Shipman, who’s a Second City alumnus — as is her husband Derek, who co-wrote Onyx’s “Showgirls the Musical” with Heard — had never written a play before, “let alone a musical,” she acknowledges. “All I knew was the title.”
And, of course, “the whole culture of reality TV,” where “most of the stuff” audiences watch “is stuff we’re disgusted by,” she says, stuff that’s “not really gross, just fascinating” in a train-wreck way.
“Sister Wives’ ” gender-bending twist also underlines the differences between polygamy — in which the male has multiple spouses — and less common polyandry.
“It’s easy to accept a man having multiple wives,” Shipman suggests. “But would a bunch of men be fine with sharing a woman? I’m going to guess the answer is no.”
All of which enabled her to heighten the satire in “Mister Wives.”
Shipman “skips the obvious jokes,” in Heard’s view, skewering “contemporary gender roles, religion and reality TV in general.”
Coming out of the improv comedy world, Shipman was used to a “very collaborative process,” she explains. “It’s rare that one person will sit down and write the whole thing.”
Good thing she had another person to help her: Mark Wherry, who wrote the music for the eight songs (and one reprise).
In late August, Heard approached Wherry — director of vocal music at the College of Southern Nevada — about composing the “Mister Wives” score.
The Shipman-Wherry team wrote “six songs in eight days,” Wherry recalls, adding two more the following week.
“We knew we were under the gun,” the composer admits. Yet he found the whirlwind songwriting schedule “freeing for me,” because he tends to “slave over” his compositions. Besides, “it was nice not to have to worry about the lyrics.”
Instead, Shipman — who has no musical experience — handed Wherry her lyrics and explained, “it kind of sounds like this.”
For the show’s title number, Shipman wanted it “to sound like ’70s sitcom music,” Wherry recalls.

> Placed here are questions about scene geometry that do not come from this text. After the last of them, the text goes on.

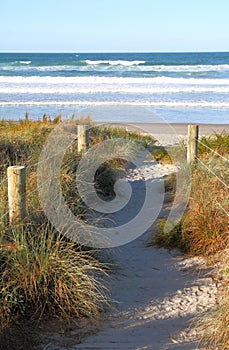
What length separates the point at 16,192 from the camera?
4625 millimetres

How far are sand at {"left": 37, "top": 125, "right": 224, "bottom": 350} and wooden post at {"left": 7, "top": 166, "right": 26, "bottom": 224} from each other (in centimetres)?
109

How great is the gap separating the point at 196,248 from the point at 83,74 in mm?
36250

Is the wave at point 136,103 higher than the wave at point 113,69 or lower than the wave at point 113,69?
lower

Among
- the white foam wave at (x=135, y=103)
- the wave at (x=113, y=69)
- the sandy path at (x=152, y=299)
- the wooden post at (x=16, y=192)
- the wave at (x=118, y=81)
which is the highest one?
the wave at (x=113, y=69)

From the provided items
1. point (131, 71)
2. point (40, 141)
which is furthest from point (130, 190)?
point (131, 71)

By contrast, Shipman wanted the finale to sound like “a ’90s sitcom,” so Wherry “listened to ‘Growing Pains’ and ‘Full House’ ” for inspiration.
For another number, “she said, ‘I’m hearing Neil Diamond,’ ” so Wherry revisited “Coming to America” and came up with “Faithful,” in which Robert is “having second thoughts” but sings “I’ve got to be faithful, no matter what.”
Each “Mister Wives” number “has its own particular style,” notes Shipman, the mother of two young daughters whose favorite musical — Disney’s animated blockbuster “Frozen” — also influenced the score.
The team previewed a country-flavored “Mister Wives” number — “Get on Board,” which Robert’s fellow “Mister Wives” sing to him — in September at The Smith Center’s monthly Composers’ Showcase in Cabaret Jazz; “Jersey Boys” cast members handled the vocals.
Regulars at the showcase, where Wherry is a frequent participant, know “I’ll go for the cheap laugh,” he acknowledges with a chuckle. But “with (Shipman’s) Second City background,” their “Mister Wives” collaboration is “really clever,” Wherry says. “Natalie took the high road across the board.”
Even so, “it was a struggle to write,” Shipman comments — especially compared to her usual improv-comedy collaborations. “I would never know how a scene was going to end. I had no idea how the story was going to end.”
Now that “Mister Wives’ ” onstage story is about to begin, however, Shipman hopes the comedy comes through.
“I don’t know yet,” she says. “You need an audience to really tell you when it’s funny.”